The verdict is likely to be mixed. Four months after the movie’s initial release, The Force Awakens holds up reasonably well. Kylo Ren is still the most interesting character in the series since Darth Vader. Harrison Ford’s amazing charisma still carries the film for long stretches.
And there are aspects of the production that make a bigger impression now that the hype has been worn away. For instance, there’s Max Von Sydow’s character on Jakku, who hints at Kylo Ren’s past so subtly that you don’t even notice it. Not since Alec Guinness off-handedly referenced the clone wars has world building been done so organically in Star Wars.
Then there’s director J. J. Abrams’ decision to stage all of his aerial battles not in space, as was the case in every previous Star Wars movie, but in low-level planetary atmosphere. It gives the sequences a visceral immediacy that had been lacking in pretty much every Star Wars dogfight since the asteroid field in The Empire Strikes Back.
Also, you’ll notice now that Abrams cared enough to make the movie beautiful in ways no Star Wars movie ever was: There is a shot of Rey sledding down a giant sand dune that has the quiet, unadorned serenity of a John Ford composition. There’s an establishing shot where Abrams shows a trio of TIE fighters backed against a shimmering, setting sun that actually kind of takes your breath away.

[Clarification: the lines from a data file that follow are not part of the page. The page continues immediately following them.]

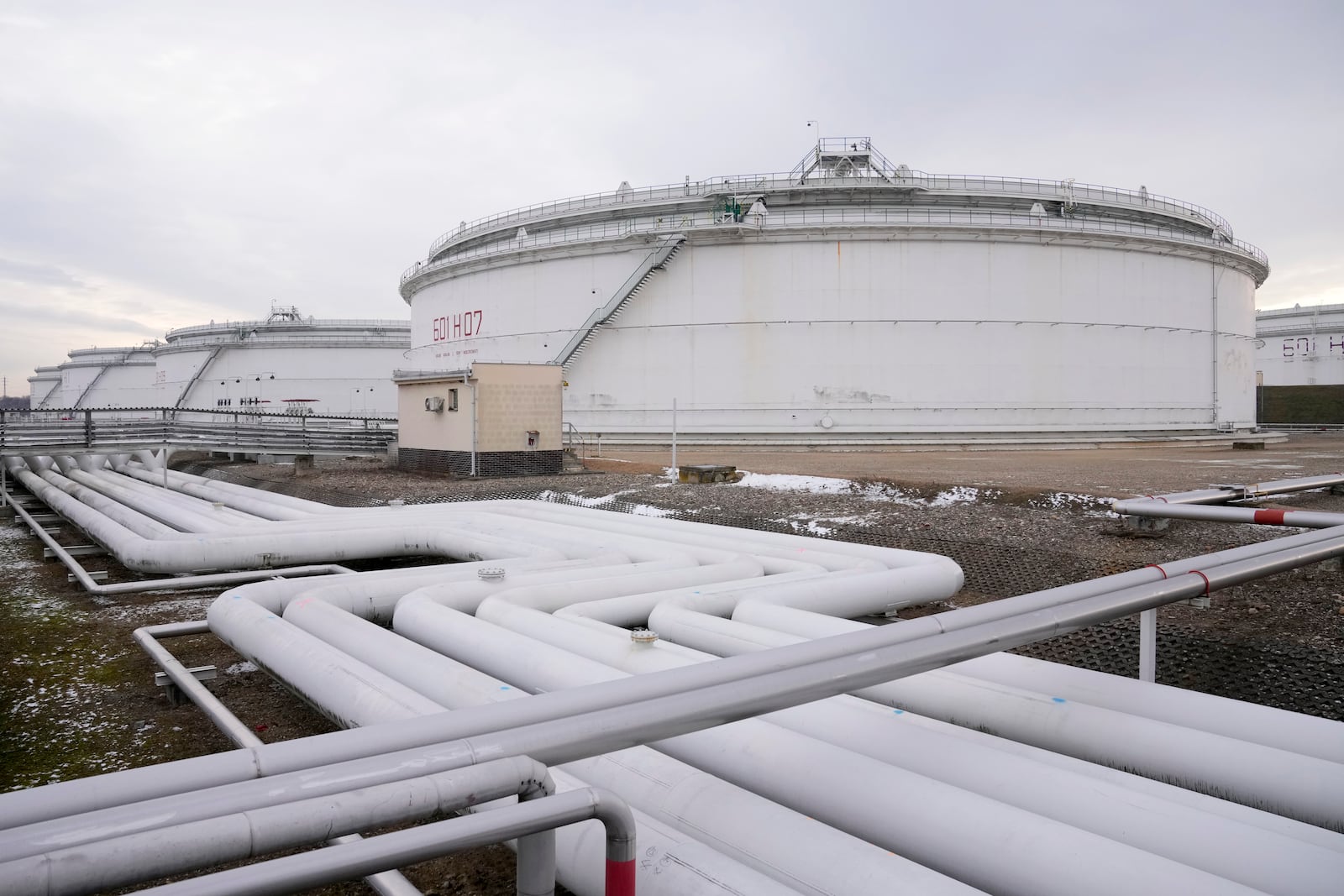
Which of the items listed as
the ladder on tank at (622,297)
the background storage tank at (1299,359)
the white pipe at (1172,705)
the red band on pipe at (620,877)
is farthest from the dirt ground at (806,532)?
the background storage tank at (1299,359)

As much as anything, these little grace notes remind viewers of how artistically limited George Lucas was as a director. It’s not that he couldn’t make a movie beautiful. It’s that it never occurred to him to even try.

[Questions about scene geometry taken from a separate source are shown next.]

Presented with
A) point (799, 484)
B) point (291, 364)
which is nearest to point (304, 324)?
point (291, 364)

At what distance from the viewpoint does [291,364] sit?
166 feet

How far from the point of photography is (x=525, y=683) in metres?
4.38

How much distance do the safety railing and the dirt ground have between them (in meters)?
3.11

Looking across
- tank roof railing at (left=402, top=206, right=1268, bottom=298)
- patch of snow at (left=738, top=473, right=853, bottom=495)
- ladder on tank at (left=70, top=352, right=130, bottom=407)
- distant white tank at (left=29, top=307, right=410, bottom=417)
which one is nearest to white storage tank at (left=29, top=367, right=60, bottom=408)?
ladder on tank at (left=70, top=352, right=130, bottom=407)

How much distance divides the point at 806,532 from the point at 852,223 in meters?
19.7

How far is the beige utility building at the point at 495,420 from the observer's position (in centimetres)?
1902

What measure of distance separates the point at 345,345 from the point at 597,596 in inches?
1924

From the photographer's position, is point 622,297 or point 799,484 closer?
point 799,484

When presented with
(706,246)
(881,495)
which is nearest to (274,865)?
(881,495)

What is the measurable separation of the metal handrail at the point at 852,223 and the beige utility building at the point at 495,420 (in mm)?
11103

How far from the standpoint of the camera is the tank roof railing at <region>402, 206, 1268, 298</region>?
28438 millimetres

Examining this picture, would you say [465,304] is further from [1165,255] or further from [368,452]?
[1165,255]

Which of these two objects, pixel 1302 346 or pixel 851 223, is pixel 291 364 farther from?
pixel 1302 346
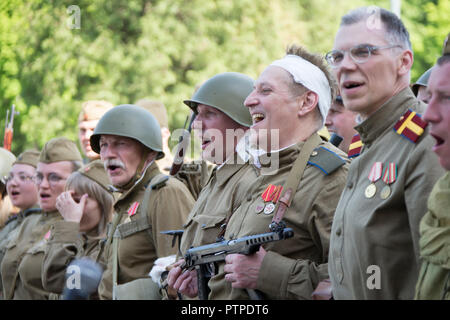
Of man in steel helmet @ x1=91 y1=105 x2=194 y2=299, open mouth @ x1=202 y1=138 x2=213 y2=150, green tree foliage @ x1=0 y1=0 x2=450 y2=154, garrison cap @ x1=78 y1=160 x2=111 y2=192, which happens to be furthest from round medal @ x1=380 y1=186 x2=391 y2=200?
green tree foliage @ x1=0 y1=0 x2=450 y2=154

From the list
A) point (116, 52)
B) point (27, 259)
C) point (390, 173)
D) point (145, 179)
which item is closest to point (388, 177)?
point (390, 173)

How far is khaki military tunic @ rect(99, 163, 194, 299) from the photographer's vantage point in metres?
6.34

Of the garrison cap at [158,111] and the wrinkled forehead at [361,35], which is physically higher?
the garrison cap at [158,111]

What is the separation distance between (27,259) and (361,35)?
5498mm

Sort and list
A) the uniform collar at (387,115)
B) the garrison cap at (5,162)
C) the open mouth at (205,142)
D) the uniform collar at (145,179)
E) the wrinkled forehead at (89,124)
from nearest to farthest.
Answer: the uniform collar at (387,115), the open mouth at (205,142), the uniform collar at (145,179), the wrinkled forehead at (89,124), the garrison cap at (5,162)

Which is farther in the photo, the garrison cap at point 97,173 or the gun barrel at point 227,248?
the garrison cap at point 97,173

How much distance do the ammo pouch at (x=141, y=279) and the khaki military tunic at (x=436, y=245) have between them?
312cm

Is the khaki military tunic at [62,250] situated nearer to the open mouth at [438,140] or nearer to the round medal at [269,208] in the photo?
the round medal at [269,208]

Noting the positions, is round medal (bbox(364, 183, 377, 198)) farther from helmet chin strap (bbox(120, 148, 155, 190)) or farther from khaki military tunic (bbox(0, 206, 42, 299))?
khaki military tunic (bbox(0, 206, 42, 299))

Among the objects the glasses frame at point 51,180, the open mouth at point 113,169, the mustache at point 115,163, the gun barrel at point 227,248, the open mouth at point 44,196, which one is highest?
the mustache at point 115,163

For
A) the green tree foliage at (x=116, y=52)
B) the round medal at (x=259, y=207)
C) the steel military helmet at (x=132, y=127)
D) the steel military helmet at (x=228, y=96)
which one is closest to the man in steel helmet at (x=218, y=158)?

But while you’ll likely to appreciate these aspects of The Force Awakens more as time goes by, none of them mitigate the movie’s two biggest problems.
The biggest complaint about The Force Awakens was that it wasn’t so much a sequel to Star Wars as a retelling of the original. Consider the basic plot: An agent with secret information is pursued by storm troopers and a powerful bad guy dressed all in black. The agent hides the information in a droid before being captured and taken back to the bad-guy base. Meanwhile, on a desert planet, a lonely nomadic teenager winds up on the Millennium Falcon to make passage across the galaxy with a rogue pilot named Han Solo and his first-mate Chewbacca. In the finale, a group of rebels destroys a giant bad-buy base that has the power to destroy an entire planet.

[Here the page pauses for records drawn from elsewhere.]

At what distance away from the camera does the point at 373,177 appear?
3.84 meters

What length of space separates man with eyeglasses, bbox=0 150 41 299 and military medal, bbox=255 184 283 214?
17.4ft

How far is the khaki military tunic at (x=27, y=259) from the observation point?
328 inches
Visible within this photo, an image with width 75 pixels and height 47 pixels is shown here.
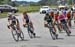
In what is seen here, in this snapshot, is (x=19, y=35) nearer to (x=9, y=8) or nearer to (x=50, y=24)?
(x=50, y=24)

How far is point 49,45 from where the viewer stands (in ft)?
55.8

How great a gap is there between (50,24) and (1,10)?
5892 cm

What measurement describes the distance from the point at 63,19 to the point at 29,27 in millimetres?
2823

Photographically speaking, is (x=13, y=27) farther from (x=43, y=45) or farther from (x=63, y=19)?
(x=63, y=19)

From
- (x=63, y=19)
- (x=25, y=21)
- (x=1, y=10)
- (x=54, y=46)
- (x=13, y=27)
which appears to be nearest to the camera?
(x=54, y=46)

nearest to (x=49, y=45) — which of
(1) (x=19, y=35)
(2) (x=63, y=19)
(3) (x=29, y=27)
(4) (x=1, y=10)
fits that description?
(1) (x=19, y=35)

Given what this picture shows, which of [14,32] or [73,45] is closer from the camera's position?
[73,45]

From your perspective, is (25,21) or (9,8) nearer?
(25,21)

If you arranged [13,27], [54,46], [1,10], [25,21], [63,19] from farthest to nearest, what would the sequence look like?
[1,10] → [63,19] → [25,21] → [13,27] → [54,46]

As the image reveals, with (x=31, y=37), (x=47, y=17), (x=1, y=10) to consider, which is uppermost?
(x=47, y=17)

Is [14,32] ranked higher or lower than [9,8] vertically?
higher

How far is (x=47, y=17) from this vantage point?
1980 cm

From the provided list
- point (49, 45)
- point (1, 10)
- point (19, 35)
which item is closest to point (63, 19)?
point (19, 35)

So which movie are we talking about? And it’s not just the plot. Have a look at some of the shot-for-shot homages.
The second big problem with the movie is Rey. When The Force Awakens first came out, some wags were quick to point out that Rey is the sci-fi equivalent of John Cena: A character so omnipotent that she drains everything she touches of dramatic tension. To recap: Rey is an expert at hand-to-hand combat. She is an accomplished pilot not just capable of operating a ship she’s never flown, but of masterfully flying it in combat. She is also an amazing engineer—she knows the inner workings of this ship better than the guy who owned it for several decades and modified it himself. She is so strong with the Force that she discovers both the Jedi mind trick and the Force grab on her own, after a few seconds of effort. She is such an accomplished fighter that she decisively defeats a trained Sith lord (or whatever Kylo Ren is) in a light saber duel, again, mere seconds after picking up a light saber for the first time. As the old John Cena joke goes, Spoiler: I win.
These problems aren’t nipples-on-the-Batsuit. They’re not deal breakers. But I suspect that they’re significant enough that The Force Awakens will not ascend to the pantheon of cultural touchstones. The character of Kylo Ren probably will. But the movie as a whole hasn’t improved much with age.
It’s good enough, certainly. But a classic? Ten years from now when you want a dose of Star Wars, is this the movie you’ll instinctively reach for? Probably not.